FROM TWELVE TO ONE

by: Margaret Elizabeth Sangster (1838-1912)

The following short story is reprinted from Friends O' Mine: A Book of Poems and Stories. Margaret E. Sangster. New York: The Christian Herald, 1914.

I got out of the elevator feeling strangely happy and in tune with the springtime. The chimes of Grace Church were ringing softly to the melody of a sweet old hymn and the sunlight was tinged with that golden glory that some sunlight does not possess. It really seemed a shame to eat, and yet I was unromantically hungry.

But the glory of the wonderful day stopped right there, for one large drop of bitterness was in my cup of joy. I had to write as soon as I finished my luncheon, and the prospect did not please me. The springtime was too beautiful, the air too fresh and balmy and my mind was too full of dreams.

I went into the crowded restaurant and sat down in the only empty place, at a table with a young mother and her tiny daughter. The little girl was absorbing vanilla ice cream with a rapidity that astonished me until I heard her mother's voice say in tense, whispering tones:

"Hurry up, baby! I can't wait much longer--" and then again in a minute, "I've got a lot to do, baby; eat just a little bit faster." Whereupon the child gulped down the last of the ice cream and was led, crimson-faced and choking from the room.

An old man sat down at a table near mine; from the first glance I had of him I knew that he was cross and unpleasant, and when he spoke I found that his voice was even as I had imagined. Loudly, angrily, he called to the head waiter:

"Hey, you, get somebody to take my order!" and when at last a protesting little white-robed girl was produced to serve him, he snarled:

"Took you long enough, didn't it? Why can't you be here at your place?"

Then he went into minute details about his dinner until the waitress was so confused that I doubt if she remembered her own name. His manner was in marked contrast to the sweet way of a woman, well past middle age, who sat at the next table. The tired, white-faced girl who balanced a heavy tray looked almost rested when she received a charming smile and a "Thank you, dear," as she deposited her burden on the snowy cloth.

Three girls--attractive, light-hearted young women--sat down at my table and began to talk. They minded my presence not at all, and I soon became quite interested in their little conversation, for they were talking of love and ideals.

"I," said the tallest of the girls, as she pulled her chic little bonnet over her eyes, "I am never going to get married!" but she blushed as she spoke.

The next tallest girl looked up quickly.

"You say that?" she asked, nonchalantly biting an olive, "but last night I saw--" She broke off meaningly as a scarlet, burning flush crept up over the cheeks of the first speaker. Then all three girls laughed together.

The smallest girl, a chubby, cunning little lady, raised her eyes from her plate:

"I think," she spoke softly, "that I will like getting married, now that my ideal has come along. I like to cook things, and wash dishes, and take care of a house, and oh, all sorts of things!"

The tallest girl spoke again:

"Yes, marry a man to work for him," she drawled; "not much!" But the smallest girl did not answer. Her mild blue eyes gazed far off into the distance, and one could tell that her thoughts were dancing madly between dainty wall papers and embroidered pillowcases, and hemstitched tablecloths. And as I glanced down I saw the sparkle of a modest diamond on her left hand.

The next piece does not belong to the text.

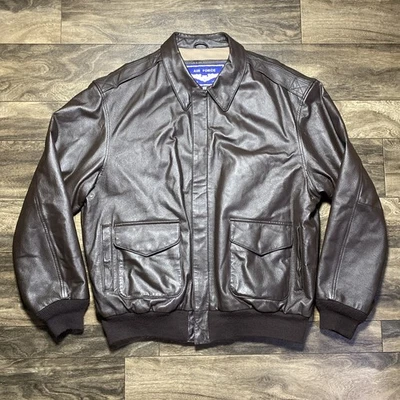Air Force Airborne Leather Military Bomber Jacket Men's Size LT G-1 Flight Pilot - Image 1 of 4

A party of schoolgirls drifted in dressed in their prettiest clothes, and evidently ready for a matinée. Although they were attractive girls, probably from very good families, their laughter and conversation was a little too loud to be in good taste.

These girls, although they did not dream of it, afforded quite a lot of amusement to three attractive college men who were seated near them. I saw the boys whisper behind carefully lifted hands, and then one of them smiled broadly at the leader of the noisy newcomers.

The boys left before I did, and I heard one say as he passed my table: "Those children ought to be kept home. Why, they acted as if they had never seen a man before!"

And one of his companions answered, in perfectly serious vein: "If I had a daughter and she acted like that, I would make her mighty sorry for it!"

And at that moment a shrill sentence drifted from the girls' table and I caught this: "That tall blond one is awfully cute! I think I made quite a hit with him."

If the girls of that age only knew what disgust they caused perhaps they would be more careful.

I got up, and with a smile that was heartily returned by the girls at my table, I left the room and entered the going-down elevator. An old lady with soft, wavy hair, who stood beside me, was smiling dreamily as she glanced over the crowded, noisy throng. With an impulse to confide in some one, I turned to her.

"It's queer," I said, "isn't it? The different people, and everything." But here she surprised me. She, too, had been "seeing things."

"'All the world's a stage,'" she quoted, "'and all the men and women merely players."